Posted to solr-user@lucene.apache.org by Daniel von der Helm <D....@neumueller.com> on 2017/08/10 08:13:24 UTC
How to remove Scripts and Styles in content of SOLR Indexes[content
field] while indexed through URL?
Hi,
if a fetched HTML page (using SimplePostTool: -Ddata=web) contains <script> and <style> tags inside the <body> tag (not in <head> tag ) the innerText ( i.e. EMAC/JS scripts and CSS styles) of these tags remains as part of document text inside the "content"/"_text_" field in indexed documents.
So when I search in _text_ for "push(arguments)", for example, i get a result :(
Any idea how to remove these unwanted content?
Using: Solr 6.6.0.
Solrconfig.xml:
<requestHandler name="/update/extract"
startup="lazy"
class="solr.extraction.ExtractingRequestHandler" >
<lst name="defaults">
<str name="lowernames">true</str>
<str name="uprefix">ignored_</str>
<str name="captureAttr">true</str>
<str name="fmap.meta">ignored_</str>
<str name="fmap.content">plaintext</str>
</lst>
</requestHandler>
Thanks in advance
Daniel
Re: How to remove Scripts and Styles in content of SOLR
Indexes[content field] while indexed through URL?

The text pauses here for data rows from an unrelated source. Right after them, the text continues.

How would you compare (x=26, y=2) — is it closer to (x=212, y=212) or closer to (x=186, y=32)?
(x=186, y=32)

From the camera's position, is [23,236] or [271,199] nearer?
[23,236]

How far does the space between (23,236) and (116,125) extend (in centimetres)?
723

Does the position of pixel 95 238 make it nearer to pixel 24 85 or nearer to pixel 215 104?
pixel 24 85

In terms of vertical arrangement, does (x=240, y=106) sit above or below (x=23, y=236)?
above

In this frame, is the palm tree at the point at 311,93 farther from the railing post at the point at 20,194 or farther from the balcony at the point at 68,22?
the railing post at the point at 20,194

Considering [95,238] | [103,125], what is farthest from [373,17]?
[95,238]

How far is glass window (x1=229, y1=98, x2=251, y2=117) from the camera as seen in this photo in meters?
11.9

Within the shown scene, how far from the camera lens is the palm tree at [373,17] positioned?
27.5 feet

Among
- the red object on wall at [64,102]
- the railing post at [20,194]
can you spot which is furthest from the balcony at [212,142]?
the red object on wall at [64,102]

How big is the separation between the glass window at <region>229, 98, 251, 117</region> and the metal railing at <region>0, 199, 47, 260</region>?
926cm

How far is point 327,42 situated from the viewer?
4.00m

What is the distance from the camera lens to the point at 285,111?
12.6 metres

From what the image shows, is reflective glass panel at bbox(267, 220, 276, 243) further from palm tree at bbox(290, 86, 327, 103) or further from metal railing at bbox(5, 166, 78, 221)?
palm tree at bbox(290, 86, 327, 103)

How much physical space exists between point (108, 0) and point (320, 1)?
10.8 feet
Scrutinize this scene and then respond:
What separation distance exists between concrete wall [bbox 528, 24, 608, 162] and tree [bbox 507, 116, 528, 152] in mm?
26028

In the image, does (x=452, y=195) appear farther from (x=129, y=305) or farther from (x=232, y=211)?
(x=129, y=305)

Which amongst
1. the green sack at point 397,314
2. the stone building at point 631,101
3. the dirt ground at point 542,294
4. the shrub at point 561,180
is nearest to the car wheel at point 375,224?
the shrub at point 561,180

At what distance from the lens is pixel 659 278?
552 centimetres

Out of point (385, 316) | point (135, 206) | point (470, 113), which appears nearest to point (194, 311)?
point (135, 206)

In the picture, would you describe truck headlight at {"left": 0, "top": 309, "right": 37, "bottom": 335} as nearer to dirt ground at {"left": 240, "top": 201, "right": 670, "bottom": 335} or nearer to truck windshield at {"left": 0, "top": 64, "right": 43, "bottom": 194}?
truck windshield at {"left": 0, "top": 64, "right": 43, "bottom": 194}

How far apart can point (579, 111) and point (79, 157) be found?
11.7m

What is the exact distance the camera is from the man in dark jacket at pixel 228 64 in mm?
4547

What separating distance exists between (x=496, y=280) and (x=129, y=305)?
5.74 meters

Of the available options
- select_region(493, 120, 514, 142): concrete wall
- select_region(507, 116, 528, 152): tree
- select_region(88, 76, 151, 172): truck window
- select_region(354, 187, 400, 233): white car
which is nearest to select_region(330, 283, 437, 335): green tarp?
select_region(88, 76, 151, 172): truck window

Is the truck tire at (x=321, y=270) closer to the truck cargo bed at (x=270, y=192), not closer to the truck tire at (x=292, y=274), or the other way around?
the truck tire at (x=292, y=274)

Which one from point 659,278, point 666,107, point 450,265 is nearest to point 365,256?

Posted by Steve Rowe <sa...@gmail.com>.
Hi Daniel,
HTMLStripCharFilterFactory in your index analyzer should do the trick: <https://lucene.apache.org/solr/guide/6_6/charfilterfactories.html#CharFilterFactories-solr.HTMLStripCharFilterFactory>
--
Steve
www.lucidworks.com
> On Aug 10, 2017, at 4:13 AM, Daniel von der Helm <D....@neumueller.com> wrote:
>
> Hi,
> if a fetched HTML page (using SimplePostTool: -Ddata=web) contains <script> and <style> tags inside the <body> tag (not in <head> tag ) the innerText ( i.e. EMAC/JS scripts and CSS styles) of these tags remains as part of document text inside the "content"/"_text_" field in indexed documents.
>
> So when I search in _text_ for "push(arguments)", for example, i get a result :(
> Any idea how to remove these unwanted content?
> Using: Solr 6.6.0.
> Solrconfig.xml:
>
> <requestHandler name="/update/extract"
> startup="lazy"
> class="solr.extraction.ExtractingRequestHandler" >
> <lst name="defaults">
> <str name="lowernames">true</str>
> <str name="uprefix">ignored_</str>
> <str name="captureAttr">true</str>
> <str name="fmap.meta">ignored_</str>
> <str name="fmap.content">plaintext</str>
> </lst>
> </requestHandler>
> Thanks in advance
> Daniel
>